Aufgabenstellung:
a) Beantworte anhand des Textes über Frauen im Widerstand diese Fragen:
(i) Wie werden Frauen laut dem Text bezeichnet, sobald sie für ihre Rechte kämpfen?
(ii) Welche Frau wird als eine der im Iran zur Todesstrafe verurteilten Frauen genannt?
(iii) Durch wen entwickelte sich das Bewusstsein der Sprecherin über die Ungerechtigkeit gegen Frauen?
b) Schreib aus dem Text über Frauen im Widerstand die Stelle zwischen „Liebe Schwestern, Ich“ und „den Kampf weiterführen.“ einschließlich wortgetreu ab.
c) Führe den Text über Frauen im Widerstand nach seinem letzten Satz weiter.
==== Ausgewählter Auszug ====
Frauen im Widerstand, werden immer zu Symbolen – Clara Zetkin, Rosa Luxemburg, die Schwestern Mirabal, Sakine Cansiz, Leyla Qasim und viele andere Frauen wurden zu Symbolen durch ihren Freiheitskampf. Als Frauen bilden wir die Hälfte der Weltbevölkerung. Jedoch sind wir alle unterdrückt. Immer wenn wir begannen für unsere Rechte zu kämpfen, wurden wir als Terroristinnen bezeichnet.
Alle Frauen der Welt müssen sich gegen den Faschismus und gegen Diktatur aussprechen!
Das Ermorden von Frauen durch häusliche Gewalt, Beschneidung, Kinderheirat, die Verurteilung von Frauen zur Todesstrafe im Iran – Zeynep Celalyan ist eine von ihnen –, die kurdischen Frauen, denen sogar ihre Muttersprache verboten wurde, die arabischen Frauen die vom Krieg fliehen mussten, all das sind Aspekte des Feminizides. Dieser Feminizid kann durch Solidarität der Frauen zueinander überwunden werden – wir müssen nur entschlossen sein!
Liebe Schwestern, Ich bin eine kurdische Frau. Mein Bewusstsein über die Ungerechtigkeit gegen Frauen entwickelte sich durch Abdullah Öcalan. Die Genossenschaftlichkeit von Abdullah Öcalan gegenüber Frauen und sein Kampf für die Frauenbefreiung hat Millionen von Frauen Mut gemacht, ihre Freiheit zu verteidigen und einen eigenen Willen zu entwickeln. Frauen erlebten einen Prozess der Selbstwerdung. Und ich bin eine dieser Frauen. Ich habe gelernt mit meinem Geschlecht Frieden zu schliessen, gegen die patriarchale Geisteshaltung zu kämpfen und ich habe gelernt eine Feministin zu sein. Ich habe gelernt, dass eine Gesellschaft nur frei sein kann, wenn wir Frauen frei sind. Ich habe viele Jahre den Kampf für die Frauenbefreiung geführt und ich werde den Kampf weiterführen.
==== Daten ====
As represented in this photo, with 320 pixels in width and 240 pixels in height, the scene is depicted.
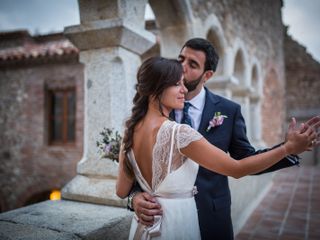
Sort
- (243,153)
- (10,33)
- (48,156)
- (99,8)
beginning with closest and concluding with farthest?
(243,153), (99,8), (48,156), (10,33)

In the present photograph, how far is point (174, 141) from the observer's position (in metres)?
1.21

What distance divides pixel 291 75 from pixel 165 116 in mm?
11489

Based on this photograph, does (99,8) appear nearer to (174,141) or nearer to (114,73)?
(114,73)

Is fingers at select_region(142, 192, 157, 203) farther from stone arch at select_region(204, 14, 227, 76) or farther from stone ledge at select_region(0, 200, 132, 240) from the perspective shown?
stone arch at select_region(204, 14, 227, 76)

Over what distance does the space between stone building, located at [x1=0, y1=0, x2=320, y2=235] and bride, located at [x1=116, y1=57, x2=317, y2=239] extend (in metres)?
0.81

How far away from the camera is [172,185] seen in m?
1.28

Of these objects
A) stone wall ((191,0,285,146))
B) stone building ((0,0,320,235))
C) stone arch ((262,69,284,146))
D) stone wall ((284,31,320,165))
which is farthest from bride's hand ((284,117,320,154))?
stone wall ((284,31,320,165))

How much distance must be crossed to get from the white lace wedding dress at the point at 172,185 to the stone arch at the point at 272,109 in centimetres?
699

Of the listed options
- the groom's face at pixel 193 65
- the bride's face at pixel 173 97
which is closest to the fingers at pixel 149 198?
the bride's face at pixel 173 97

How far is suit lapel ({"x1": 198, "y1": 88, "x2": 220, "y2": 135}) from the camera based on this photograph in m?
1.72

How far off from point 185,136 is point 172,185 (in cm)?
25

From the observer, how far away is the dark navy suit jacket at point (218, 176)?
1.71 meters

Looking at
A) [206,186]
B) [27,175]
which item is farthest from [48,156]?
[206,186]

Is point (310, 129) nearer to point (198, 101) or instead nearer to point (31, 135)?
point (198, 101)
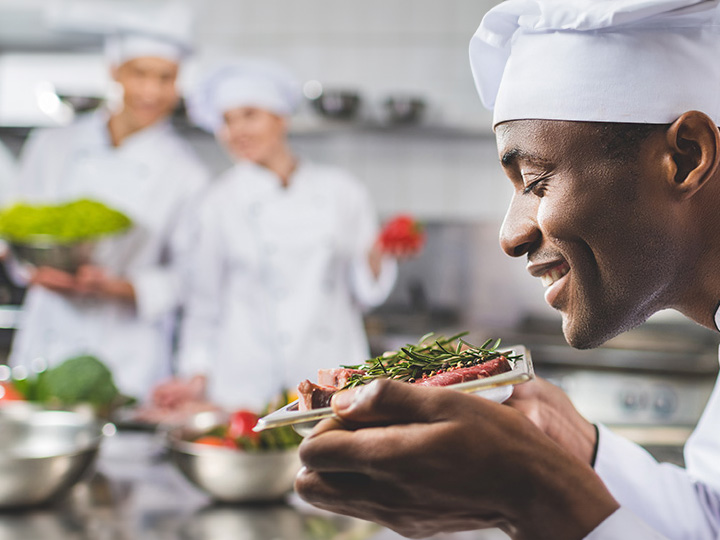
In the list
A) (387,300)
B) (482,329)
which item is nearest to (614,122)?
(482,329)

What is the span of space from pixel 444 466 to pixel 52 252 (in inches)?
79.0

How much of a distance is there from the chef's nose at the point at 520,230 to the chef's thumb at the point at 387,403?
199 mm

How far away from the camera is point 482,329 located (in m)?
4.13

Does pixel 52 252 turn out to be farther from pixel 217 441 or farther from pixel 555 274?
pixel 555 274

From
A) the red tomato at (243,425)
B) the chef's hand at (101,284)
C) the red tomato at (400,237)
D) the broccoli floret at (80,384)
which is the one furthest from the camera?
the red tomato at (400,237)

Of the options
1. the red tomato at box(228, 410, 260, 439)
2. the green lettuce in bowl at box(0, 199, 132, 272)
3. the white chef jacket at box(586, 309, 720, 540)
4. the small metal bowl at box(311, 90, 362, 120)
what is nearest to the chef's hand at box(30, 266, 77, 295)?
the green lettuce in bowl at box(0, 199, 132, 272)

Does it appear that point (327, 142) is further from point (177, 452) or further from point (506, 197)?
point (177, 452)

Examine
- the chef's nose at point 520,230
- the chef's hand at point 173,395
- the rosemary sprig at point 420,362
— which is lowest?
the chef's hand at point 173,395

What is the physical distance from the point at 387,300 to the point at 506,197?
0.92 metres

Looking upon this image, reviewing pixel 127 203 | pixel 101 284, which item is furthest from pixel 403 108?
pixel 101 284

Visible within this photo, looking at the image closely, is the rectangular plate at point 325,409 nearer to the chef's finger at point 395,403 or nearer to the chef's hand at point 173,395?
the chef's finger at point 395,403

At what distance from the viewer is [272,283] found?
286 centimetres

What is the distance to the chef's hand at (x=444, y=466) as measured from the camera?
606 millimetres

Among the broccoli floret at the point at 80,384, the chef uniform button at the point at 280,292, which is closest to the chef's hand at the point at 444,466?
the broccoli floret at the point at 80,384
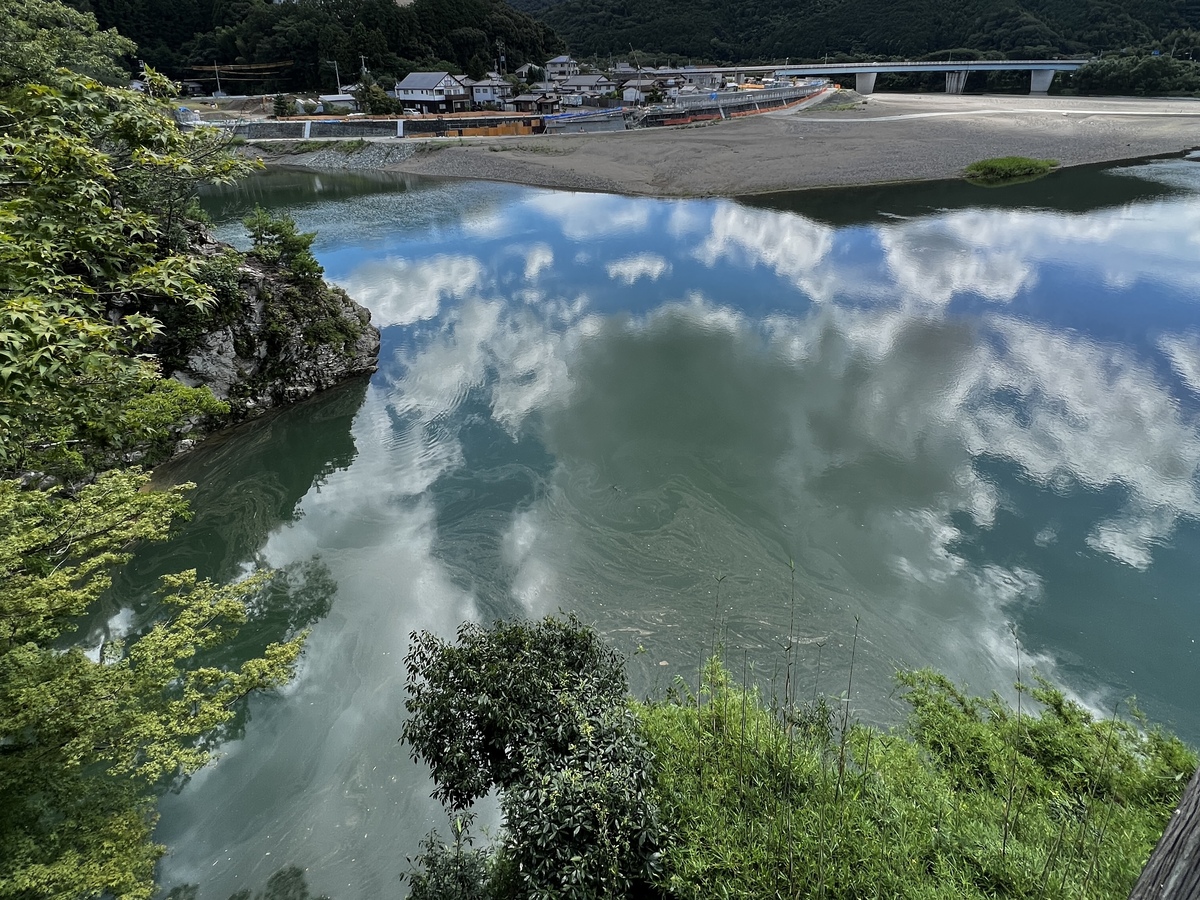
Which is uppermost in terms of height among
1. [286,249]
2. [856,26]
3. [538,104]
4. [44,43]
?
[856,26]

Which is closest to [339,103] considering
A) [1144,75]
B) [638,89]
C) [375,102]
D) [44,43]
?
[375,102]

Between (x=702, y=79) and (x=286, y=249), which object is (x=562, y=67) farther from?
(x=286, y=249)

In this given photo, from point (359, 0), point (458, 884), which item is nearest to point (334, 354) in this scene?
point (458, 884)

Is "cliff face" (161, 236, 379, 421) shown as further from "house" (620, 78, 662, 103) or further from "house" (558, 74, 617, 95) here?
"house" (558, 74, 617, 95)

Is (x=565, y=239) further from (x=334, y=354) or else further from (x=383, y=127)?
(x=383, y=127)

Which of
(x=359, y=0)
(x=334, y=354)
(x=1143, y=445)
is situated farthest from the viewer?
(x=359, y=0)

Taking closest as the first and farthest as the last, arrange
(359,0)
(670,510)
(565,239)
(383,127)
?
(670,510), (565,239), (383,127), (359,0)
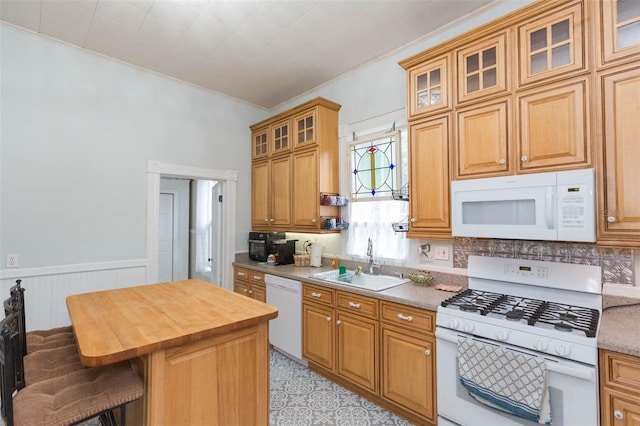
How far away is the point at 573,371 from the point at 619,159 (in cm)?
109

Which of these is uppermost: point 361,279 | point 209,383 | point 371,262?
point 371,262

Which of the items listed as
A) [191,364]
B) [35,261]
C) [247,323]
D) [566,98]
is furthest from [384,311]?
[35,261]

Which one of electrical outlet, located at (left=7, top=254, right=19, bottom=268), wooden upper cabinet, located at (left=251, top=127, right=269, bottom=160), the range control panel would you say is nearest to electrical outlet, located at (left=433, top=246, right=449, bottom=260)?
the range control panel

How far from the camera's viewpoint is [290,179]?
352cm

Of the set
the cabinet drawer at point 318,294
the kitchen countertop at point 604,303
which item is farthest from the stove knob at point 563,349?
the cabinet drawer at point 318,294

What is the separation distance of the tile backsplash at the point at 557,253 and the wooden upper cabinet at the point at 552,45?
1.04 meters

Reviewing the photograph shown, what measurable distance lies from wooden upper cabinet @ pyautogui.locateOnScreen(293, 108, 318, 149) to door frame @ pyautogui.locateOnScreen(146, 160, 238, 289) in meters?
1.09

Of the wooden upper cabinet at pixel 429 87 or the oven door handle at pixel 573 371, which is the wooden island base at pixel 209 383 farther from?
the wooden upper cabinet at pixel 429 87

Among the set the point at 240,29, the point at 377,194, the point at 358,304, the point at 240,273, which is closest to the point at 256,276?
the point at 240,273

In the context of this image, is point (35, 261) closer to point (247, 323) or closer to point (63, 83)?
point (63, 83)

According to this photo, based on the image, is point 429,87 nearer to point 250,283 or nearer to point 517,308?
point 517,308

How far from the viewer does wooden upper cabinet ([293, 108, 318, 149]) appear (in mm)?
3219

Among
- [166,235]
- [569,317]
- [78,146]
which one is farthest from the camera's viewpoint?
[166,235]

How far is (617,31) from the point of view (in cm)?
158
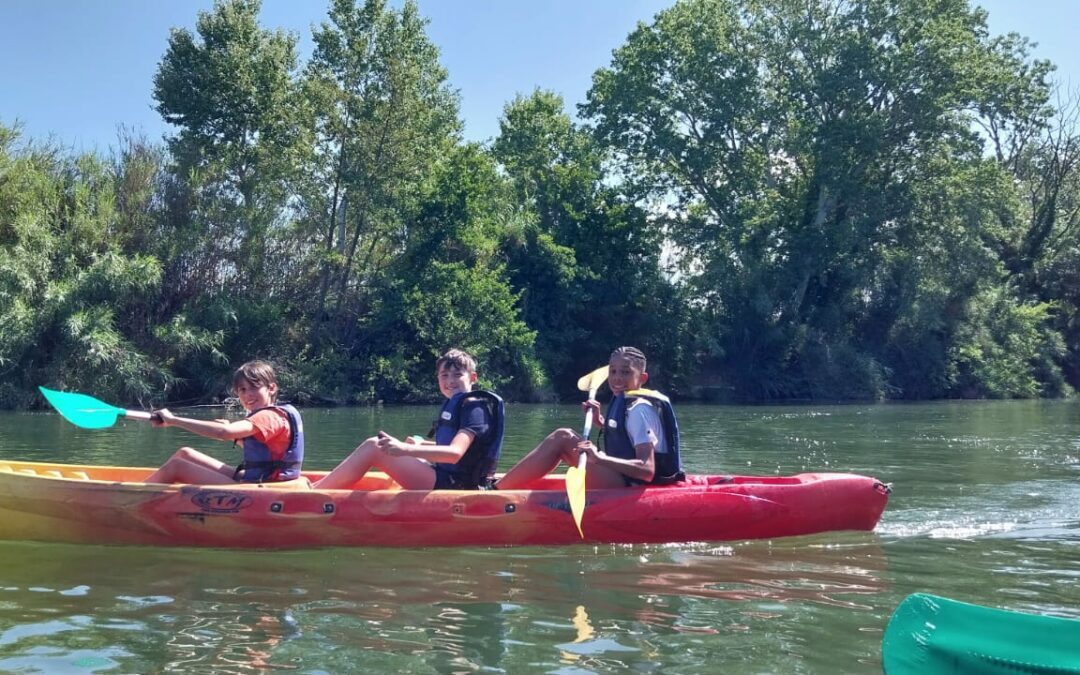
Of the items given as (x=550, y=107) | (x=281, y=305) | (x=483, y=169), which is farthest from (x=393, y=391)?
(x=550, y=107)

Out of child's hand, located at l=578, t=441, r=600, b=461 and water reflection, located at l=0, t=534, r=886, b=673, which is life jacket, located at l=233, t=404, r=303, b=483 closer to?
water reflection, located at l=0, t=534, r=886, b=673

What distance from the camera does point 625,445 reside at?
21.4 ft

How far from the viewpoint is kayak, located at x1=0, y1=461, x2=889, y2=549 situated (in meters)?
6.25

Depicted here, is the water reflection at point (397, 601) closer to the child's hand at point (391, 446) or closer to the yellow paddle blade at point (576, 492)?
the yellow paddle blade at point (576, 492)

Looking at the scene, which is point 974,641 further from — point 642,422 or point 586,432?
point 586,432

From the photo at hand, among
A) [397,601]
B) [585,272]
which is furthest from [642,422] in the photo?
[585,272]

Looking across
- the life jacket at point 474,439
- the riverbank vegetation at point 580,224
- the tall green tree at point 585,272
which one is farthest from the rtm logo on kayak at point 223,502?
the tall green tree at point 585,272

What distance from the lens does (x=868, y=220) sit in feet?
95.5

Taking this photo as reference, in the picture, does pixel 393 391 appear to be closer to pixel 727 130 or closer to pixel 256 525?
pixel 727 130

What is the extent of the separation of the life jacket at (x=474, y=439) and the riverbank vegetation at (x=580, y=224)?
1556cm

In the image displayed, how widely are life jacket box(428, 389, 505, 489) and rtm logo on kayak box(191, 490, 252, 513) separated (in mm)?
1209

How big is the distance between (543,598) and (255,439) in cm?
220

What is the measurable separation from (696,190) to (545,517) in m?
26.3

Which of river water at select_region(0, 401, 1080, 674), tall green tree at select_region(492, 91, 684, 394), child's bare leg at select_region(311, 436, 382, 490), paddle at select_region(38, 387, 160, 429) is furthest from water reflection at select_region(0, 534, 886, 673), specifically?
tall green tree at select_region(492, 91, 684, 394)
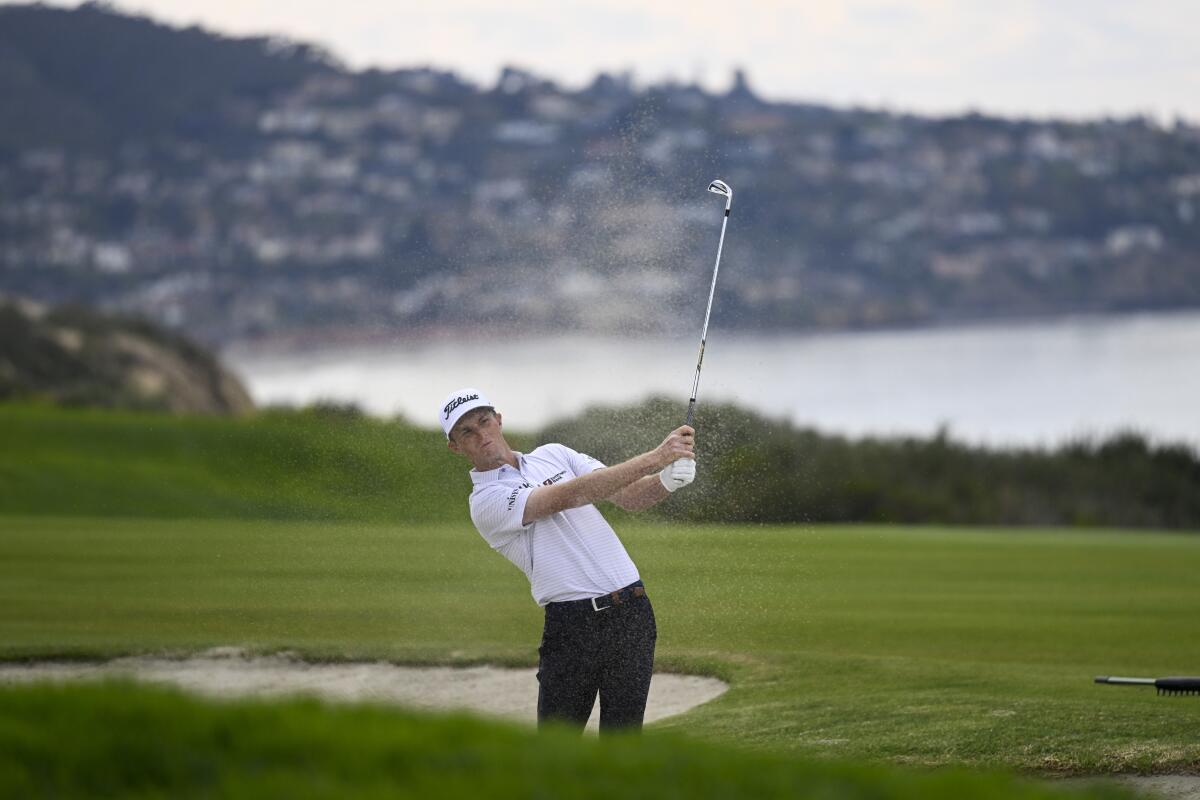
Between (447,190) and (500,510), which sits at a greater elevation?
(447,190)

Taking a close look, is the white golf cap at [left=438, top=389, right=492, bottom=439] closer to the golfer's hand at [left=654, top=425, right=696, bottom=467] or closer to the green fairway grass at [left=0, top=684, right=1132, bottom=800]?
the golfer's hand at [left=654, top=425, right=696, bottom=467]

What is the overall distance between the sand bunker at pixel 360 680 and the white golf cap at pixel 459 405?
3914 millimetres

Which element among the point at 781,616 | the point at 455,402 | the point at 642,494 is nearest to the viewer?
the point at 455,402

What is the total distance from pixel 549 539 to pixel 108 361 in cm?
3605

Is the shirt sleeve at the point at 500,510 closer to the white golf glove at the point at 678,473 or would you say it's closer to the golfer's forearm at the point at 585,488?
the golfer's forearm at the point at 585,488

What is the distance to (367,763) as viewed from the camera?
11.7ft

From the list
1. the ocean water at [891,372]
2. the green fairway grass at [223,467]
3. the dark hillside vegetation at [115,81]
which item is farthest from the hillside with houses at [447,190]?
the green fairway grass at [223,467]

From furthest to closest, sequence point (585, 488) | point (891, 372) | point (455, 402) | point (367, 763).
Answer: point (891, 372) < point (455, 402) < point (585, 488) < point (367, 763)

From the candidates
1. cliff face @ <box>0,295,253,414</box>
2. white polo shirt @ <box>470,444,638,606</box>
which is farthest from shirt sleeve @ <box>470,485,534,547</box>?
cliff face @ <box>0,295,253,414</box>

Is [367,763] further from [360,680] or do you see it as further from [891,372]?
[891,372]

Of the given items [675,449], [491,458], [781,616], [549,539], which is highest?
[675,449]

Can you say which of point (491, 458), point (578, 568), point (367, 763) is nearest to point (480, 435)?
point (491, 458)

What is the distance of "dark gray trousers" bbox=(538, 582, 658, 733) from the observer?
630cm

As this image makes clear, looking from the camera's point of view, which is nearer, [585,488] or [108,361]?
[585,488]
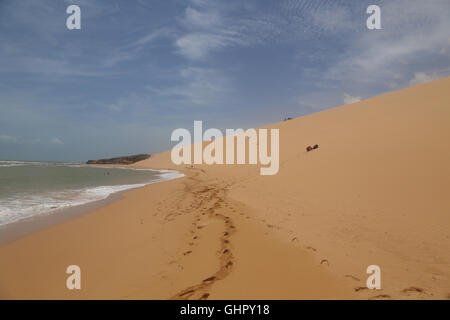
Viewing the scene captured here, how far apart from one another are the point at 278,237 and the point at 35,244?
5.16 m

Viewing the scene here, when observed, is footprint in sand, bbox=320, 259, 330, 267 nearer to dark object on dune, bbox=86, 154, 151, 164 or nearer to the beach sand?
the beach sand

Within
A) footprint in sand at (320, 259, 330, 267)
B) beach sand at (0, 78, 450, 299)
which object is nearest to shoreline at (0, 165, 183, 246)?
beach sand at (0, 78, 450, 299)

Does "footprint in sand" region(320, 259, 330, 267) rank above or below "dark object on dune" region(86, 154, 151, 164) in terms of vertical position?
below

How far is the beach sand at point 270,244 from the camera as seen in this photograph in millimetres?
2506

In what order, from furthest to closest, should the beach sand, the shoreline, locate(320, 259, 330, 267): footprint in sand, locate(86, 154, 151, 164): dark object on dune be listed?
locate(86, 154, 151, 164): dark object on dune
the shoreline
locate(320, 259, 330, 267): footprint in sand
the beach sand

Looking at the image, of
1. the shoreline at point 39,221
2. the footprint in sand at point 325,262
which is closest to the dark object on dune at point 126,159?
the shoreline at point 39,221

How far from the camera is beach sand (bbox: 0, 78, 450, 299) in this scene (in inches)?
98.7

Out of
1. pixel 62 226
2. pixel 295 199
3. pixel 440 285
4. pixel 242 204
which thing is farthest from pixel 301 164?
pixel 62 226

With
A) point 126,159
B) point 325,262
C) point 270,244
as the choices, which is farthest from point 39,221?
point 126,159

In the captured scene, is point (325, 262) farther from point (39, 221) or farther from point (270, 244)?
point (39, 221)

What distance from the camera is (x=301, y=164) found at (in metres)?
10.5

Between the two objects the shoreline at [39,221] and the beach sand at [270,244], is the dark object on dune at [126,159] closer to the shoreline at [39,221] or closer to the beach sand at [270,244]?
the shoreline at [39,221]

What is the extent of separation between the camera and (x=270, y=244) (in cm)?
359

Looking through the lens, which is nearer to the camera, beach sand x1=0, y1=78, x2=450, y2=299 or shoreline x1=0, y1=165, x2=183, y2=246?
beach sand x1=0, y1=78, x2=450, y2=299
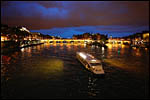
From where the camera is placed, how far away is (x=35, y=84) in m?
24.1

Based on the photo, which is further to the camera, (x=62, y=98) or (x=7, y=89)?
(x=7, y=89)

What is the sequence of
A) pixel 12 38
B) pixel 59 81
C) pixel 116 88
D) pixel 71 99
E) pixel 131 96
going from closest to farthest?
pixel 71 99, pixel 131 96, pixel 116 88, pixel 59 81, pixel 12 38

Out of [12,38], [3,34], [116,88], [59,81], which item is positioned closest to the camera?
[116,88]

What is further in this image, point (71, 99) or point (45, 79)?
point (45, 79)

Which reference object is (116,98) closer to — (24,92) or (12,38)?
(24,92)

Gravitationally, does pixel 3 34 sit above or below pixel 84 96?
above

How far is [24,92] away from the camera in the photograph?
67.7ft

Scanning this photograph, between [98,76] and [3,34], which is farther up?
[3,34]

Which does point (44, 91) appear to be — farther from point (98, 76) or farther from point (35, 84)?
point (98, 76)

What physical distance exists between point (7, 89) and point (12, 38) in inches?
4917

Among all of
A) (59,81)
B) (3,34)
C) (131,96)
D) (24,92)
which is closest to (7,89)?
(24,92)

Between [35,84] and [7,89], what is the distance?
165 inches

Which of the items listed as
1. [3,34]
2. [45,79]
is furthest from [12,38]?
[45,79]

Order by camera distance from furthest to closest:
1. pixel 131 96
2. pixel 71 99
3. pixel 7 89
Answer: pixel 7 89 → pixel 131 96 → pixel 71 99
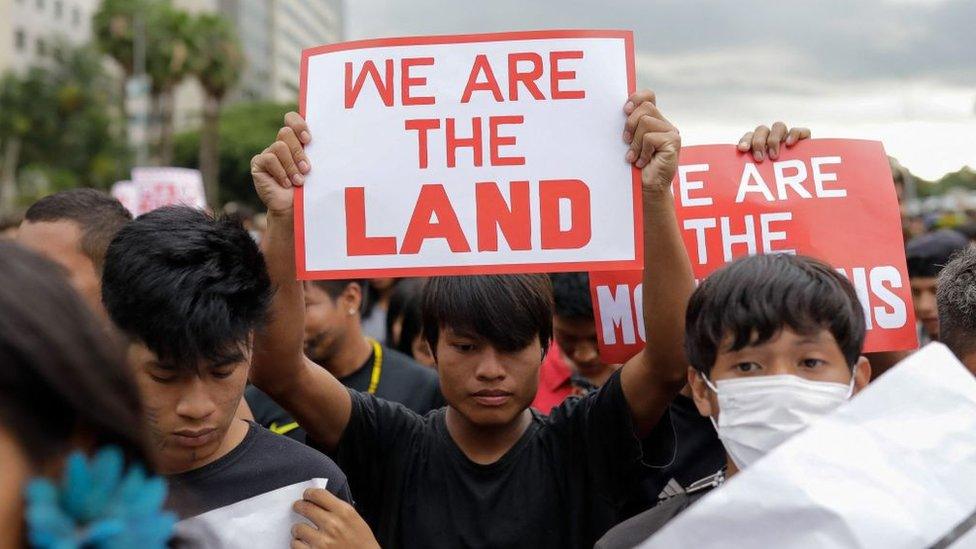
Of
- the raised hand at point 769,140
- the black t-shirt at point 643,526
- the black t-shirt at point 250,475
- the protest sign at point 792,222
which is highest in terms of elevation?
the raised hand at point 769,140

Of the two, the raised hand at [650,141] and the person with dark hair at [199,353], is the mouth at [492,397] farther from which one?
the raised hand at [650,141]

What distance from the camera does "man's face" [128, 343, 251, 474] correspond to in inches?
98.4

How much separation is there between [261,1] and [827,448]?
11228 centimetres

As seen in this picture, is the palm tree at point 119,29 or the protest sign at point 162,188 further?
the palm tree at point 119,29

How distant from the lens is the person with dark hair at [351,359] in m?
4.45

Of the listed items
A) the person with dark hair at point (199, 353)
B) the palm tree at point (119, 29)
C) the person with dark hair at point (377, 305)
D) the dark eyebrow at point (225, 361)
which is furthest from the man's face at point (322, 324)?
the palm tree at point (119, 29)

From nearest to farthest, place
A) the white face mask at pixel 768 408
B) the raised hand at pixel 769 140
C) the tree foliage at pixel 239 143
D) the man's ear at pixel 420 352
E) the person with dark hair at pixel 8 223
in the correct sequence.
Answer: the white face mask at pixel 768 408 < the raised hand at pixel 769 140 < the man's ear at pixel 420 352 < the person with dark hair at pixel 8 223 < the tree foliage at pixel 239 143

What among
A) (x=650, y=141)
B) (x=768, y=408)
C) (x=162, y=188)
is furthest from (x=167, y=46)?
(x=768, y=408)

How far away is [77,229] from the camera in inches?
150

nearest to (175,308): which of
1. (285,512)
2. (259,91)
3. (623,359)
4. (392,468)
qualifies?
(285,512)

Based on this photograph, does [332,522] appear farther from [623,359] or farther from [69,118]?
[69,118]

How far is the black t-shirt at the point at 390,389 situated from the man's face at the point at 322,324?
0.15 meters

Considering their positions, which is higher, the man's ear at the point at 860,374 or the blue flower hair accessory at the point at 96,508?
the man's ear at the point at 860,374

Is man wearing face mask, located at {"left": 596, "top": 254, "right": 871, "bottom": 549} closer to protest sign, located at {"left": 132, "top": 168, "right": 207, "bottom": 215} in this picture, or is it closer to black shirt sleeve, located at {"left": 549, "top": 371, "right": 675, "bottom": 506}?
====
Antworten je Aufgabe:
a)
(i) Als Terroristinnen.
(ii) Zeynep Celalyan.
(iii) Durch Abdullah Öcalan.

b)
Liebe Schwestern, Ich bin eine kurdische Frau. Mein Bewusstsein über die Ungerechtigkeit gegen Frauen entwickelte sich durch Abdullah Öcalan. Die Genossenschaftlichkeit von Abdullah Öcalan gegenüber Frauen und sein Kampf für die Frauenbefreiung hat Millionen von Frauen Mut gemacht, ihre Freiheit zu verteidigen und einen eigenen Willen zu entwickeln. Frauen erlebten einen Prozess der Selbstwerdung. Und ich bin eine dieser Frauen. Ich habe gelernt mit meinem Geschlecht Frieden zu schliessen, gegen die patriarchale Geisteshaltung zu kämpfen und ich habe gelernt eine Feministin zu sein. Ich habe gelernt, dass eine Gesellschaft nur frei sein kann, wenn wir Frauen frei sind. Ich habe viele Jahre den Kampf für die Frauenbefreiung geführt und ich werde den Kampf weiterführen.

c)
Abdullah Öcalan, dem ich mein Bewusst-werden zu verdanken habe, befindet sich seit 20 Jahren in Isolationshaft auf einer Insel. Um eine Aufhebung der Isolation von Abdullah Öcalan zu erwirken, den Millionen von Kurd*innen als ihren politischen Repräsentanten begreifen, habe ich einen Hungerstreik begonnen.
Abdullah Öcalan ist ein wichtiger Akteur für den Frieden im Mittleren Osten und in der Welt. Als Gefangenem werden ihm sowohl nationale als auch internationale Rechte aberkannt.
Als kurdische Politiker*innen der Demokratischen Partei der Völker (HDP) und des Demokratischen Gesellschaftsrates (DTK) haben wir immer wieder die Anerkennung seiner Rechte und die Aufhebung der Isolationshaft gefordert. Allerdings haben uns die Faschist*innen der AKP (Partei für Gerechtigkeit und Entwicklung) und die MHP (Partei der Nationalistischen Bewegung) immer ins Gefängnis gesperrt, um uns zum Schweigen zu bringen. Insbesondere nahmen sie Frauen ins Visier. Mehr als die Hälfte der inhaftierten Abgeordneten sind Frauen. Das Gleiche gilt für die Bürgermeister*innen, welche inhaftiert wurden. Die Mentalität, die die Frauenquote in der Politik nicht akzeptiert, setzt auf eine Strategie von 60-70% Frauenquote im Gefängnis.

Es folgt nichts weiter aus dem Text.